How to Represent Meaning in Natural Language Processing? Word, Sense and Contextualized Embeddings
Written by Jose Camacho Collados and Taher Pilehvar
Word embeddings are representations of words as low-dimensional vectors, learned by exploiting vast amounts of text corpora. As explained in a previous post, word embeddings (e.g. Word2Vec [1], GloVe [2] or FastText [3]) have proved to be powerful keepers of prior knowledge to be integrated into downstream Natural Language Processing (NLP) applications. However, despite their flexibility and success in capturing semantic properties of words, the effectiveness of word embeddings is generally hampered by an important limitation, known as the meaning conflation deficiency: the inability to discriminate among different meanings of a word.

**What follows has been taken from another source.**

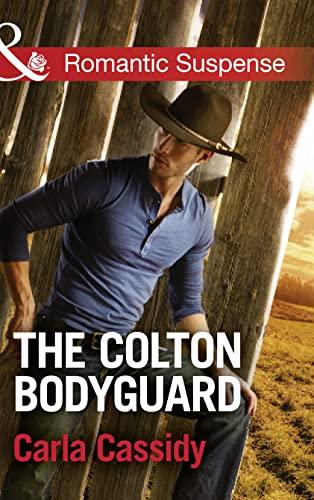 9780263918144: The Colton Bodyguard (Mills & Boon Romantic Suspense)
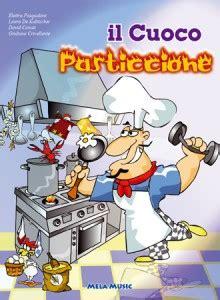 cuoco pasticcione testo il cuoco pasticcione lo shopping di filastrocche it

A word can have one meaning (monosemous) or multiple meanings (ambiguous). For instance, the noun mouse can refer to two different meanings depending on the context: an animal or a computer device. Hence, mouse is said to be ambiguous. According to the Principle of Economical Versatility of Words [4], frequent words tend to have more senses, which can cause practical problems in downstream tasks. Moreover, this meaning conflation has additional negative impacts on accurate semantic modeling, e.g., semantically unrelated words that are similar to different senses of a word are pulled towards each other in the semantic space [5,6]. In our previous example, the two semantically-unrelated words rat and screen are pulled towards each other in the semantic space for their similarities to two different senses of mouse. This, in turn, contributes to the violation of the triangle inequality in euclidean spaces [5,7]. Therefore, accurately capturing the semantics of ambiguous words plays a crucial role in the language understanding of NLP systems.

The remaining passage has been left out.